Task data →
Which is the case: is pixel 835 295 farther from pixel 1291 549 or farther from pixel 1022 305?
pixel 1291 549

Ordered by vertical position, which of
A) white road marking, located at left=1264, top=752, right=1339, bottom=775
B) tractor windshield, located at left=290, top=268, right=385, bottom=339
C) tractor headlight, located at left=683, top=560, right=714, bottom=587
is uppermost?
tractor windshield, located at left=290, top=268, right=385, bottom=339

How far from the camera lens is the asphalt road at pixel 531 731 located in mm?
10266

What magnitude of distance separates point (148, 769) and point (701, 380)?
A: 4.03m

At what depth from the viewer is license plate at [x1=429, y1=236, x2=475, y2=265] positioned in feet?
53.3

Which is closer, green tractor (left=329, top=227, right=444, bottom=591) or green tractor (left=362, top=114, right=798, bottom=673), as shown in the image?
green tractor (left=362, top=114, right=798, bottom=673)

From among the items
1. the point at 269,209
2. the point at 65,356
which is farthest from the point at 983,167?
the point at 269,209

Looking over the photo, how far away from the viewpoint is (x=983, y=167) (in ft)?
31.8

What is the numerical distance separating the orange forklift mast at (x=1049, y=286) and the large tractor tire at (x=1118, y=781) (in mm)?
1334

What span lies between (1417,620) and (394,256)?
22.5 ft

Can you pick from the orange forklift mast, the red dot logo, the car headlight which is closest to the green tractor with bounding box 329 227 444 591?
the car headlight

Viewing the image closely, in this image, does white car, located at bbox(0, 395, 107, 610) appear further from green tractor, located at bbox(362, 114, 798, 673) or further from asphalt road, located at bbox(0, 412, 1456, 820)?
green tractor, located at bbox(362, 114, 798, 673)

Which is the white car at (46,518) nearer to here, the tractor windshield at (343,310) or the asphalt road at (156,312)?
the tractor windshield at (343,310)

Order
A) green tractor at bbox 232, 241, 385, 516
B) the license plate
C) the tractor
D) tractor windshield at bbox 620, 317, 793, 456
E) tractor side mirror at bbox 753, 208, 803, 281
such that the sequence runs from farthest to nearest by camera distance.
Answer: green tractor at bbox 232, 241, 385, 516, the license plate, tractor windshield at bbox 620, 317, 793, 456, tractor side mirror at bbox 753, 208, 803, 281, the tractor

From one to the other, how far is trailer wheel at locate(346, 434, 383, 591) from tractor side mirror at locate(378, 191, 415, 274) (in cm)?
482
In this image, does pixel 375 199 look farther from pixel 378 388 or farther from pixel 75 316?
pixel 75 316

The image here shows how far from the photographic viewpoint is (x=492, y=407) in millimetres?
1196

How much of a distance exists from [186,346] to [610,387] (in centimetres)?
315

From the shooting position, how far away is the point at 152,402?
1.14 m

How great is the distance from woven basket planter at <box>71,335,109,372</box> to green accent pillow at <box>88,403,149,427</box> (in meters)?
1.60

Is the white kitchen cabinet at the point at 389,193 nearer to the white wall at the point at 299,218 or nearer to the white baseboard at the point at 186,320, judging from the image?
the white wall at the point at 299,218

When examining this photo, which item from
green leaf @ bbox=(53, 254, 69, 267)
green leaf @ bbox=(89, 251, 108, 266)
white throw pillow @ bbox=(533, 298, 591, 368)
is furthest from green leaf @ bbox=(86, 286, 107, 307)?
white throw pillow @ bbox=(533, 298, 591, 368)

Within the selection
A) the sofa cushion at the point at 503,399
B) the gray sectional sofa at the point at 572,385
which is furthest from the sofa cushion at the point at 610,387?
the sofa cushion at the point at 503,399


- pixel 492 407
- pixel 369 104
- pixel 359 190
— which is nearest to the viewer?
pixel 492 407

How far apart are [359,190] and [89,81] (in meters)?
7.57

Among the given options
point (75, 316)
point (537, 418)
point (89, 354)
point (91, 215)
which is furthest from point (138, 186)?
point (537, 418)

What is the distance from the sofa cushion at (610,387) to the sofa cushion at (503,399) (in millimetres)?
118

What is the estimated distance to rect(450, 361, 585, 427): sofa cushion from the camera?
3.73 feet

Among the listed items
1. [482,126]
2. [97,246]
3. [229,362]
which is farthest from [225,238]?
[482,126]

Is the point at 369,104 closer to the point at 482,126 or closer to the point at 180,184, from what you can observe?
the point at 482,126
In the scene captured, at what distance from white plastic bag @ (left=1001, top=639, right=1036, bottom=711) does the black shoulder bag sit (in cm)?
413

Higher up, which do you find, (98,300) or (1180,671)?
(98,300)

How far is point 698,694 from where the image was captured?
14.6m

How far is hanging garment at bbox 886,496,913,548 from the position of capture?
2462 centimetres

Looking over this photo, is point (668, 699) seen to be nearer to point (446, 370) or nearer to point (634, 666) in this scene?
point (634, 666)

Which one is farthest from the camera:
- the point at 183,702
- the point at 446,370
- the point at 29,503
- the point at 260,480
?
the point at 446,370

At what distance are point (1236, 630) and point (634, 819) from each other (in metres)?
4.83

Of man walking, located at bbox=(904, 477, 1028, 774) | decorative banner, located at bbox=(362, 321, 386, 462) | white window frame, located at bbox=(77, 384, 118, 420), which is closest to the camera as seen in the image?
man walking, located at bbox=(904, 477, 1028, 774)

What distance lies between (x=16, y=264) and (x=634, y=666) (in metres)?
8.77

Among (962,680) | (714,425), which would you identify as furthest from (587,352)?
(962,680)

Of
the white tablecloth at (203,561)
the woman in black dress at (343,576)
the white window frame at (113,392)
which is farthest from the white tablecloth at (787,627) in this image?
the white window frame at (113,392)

Task details → Set down verbatim every line from the one containing "Which one is" through the end of the listing, both ends included.

Expected output →
Which one is farthest from the camera:
- the point at 183,702
- the point at 446,370
- the point at 29,503
- the point at 260,480
?
the point at 446,370

At what distance are point (1236, 630) and point (634, 819) from each other (in metres)?
4.83

Of man walking, located at bbox=(904, 477, 1028, 774) | decorative banner, located at bbox=(362, 321, 386, 462) | white window frame, located at bbox=(77, 384, 118, 420), which is closest to the camera as seen in the image?
man walking, located at bbox=(904, 477, 1028, 774)

What distance lies between (x=16, y=264) and (x=634, y=666) (in metres)?
8.77

Among (962,680) | (714,425), which would you identify as furthest from (587,352)?
(962,680)

Of
the white tablecloth at (203,561)
the woman in black dress at (343,576)
the white window frame at (113,392)
which is farthest from the white tablecloth at (787,627) in this image?
the white window frame at (113,392)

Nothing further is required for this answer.